Over the years web scraping has rapidly increased, and in 2013, about 23% of all internet traffic was scraping-related. It is extremely easy to perform as just simple online search will provide step-by-step guides of how to do it. This could also have something to do with it gradually increasing over time as people are connected to the internet more now than before.
Should we combat web scraping?
There are some cases in which web scraping can be very disruptive to the general public. Due to this, the Computer Fraud and Abuse Act (CFAA) was created to combat web scraping. The CFAA imposes liability on “whoever…intentionally accesses a computer without authorization or exceeds authorized access, and thereby obtains…information from any protected computer”. This has helped to solve many cases, but there is one main underlying question, does web scraping actually violate the CFAA?
The CFAA was originally intended to be an anti-hacking statute, not used to combat web scraping. Many think that web scraping doesn’t violate the CFAA because it only accesses information on websites that is already publicly available, which means that it doesn’t violate the CFAA. However, things are never as simple as they seem, just as there are always two sides to an argument. There are many cases where the CFAA have intervened in web scraping.
On one side of the web scraping debate are the people who are simply accessing public information and are not actually harming anyone through web scraping. For example, companies that have limited resources make use of web scraping to access large amounts of data quickly, so that they can identify what is needed on the market according to consumer demand. This, technically, helps the general public if they then generate whatever is in demand, so here there would probably not be many complaints about violating the CFAA.
However, on the flipside of this argument are the people who use web scraping to con people out of money, or just to generally disrupt day-to-day life. These websites will take data and use it against the individual person. An example of this is a website called Jerk.com which supposedly scraped personal information from Facebook, changing people’s profiles to identify them as a “Jerk” or “not a Jerk”. The people who were affected were then allegedly told that if they wanted to get rid of the labels, they could remove them by paying $30 to the website. This affected around 73 million people. Fair enough to say, all these victims (including children) were not amused by this kind of web scraping, so it is easy to understand why many argue about web scraping violating the CFAA.
Has the CFAA been successful combating web scraping?
Yes and no. The CFAA was not originally intended to combat web scraping; it was designed to prevent hacking as mentioned earlier. This means that in some scraping cases that are brought forward to the courts, claiming CFAA violation has been a success, whereas in others, the courts have been more unwilling to accept the CFAA violation case.
Again, there are usually two types of cases brought forward. One of these is by websites that have been scraped, contacted the other website which is scraping them, and clearly revoking authorization for them to use any information gathered. If the scraping website continues to gather information despite being politely asked (or more likely warned) to stop, they can be taken to court under the violation of the CFAA. These types of cases have had the most success in court. This is most likely because the ‘victim’ website contacts the other website and tries to solve the problem, which means that the CFAA will definitely be violated if that website then continues to scrape information without authorization.

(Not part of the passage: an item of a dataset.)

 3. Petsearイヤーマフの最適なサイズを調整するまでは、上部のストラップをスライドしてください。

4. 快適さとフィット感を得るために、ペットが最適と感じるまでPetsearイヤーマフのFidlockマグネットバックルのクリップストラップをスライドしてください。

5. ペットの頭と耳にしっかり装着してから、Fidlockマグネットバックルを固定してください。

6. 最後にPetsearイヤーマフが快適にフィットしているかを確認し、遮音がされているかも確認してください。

So, from this, how do we know when publicly available data actually is publicly available? Should we really upload personal information on websites such as Facebook? This is still an ongoing debate to which there are many sides. However, it is good to be aware of everything that can happen when using the internet. Being socially aware is the key to protecting yourself against online fraud, and if something does eventually affect you, remember that when properly used, the CFAA remains a feasible tool to combat web scraping.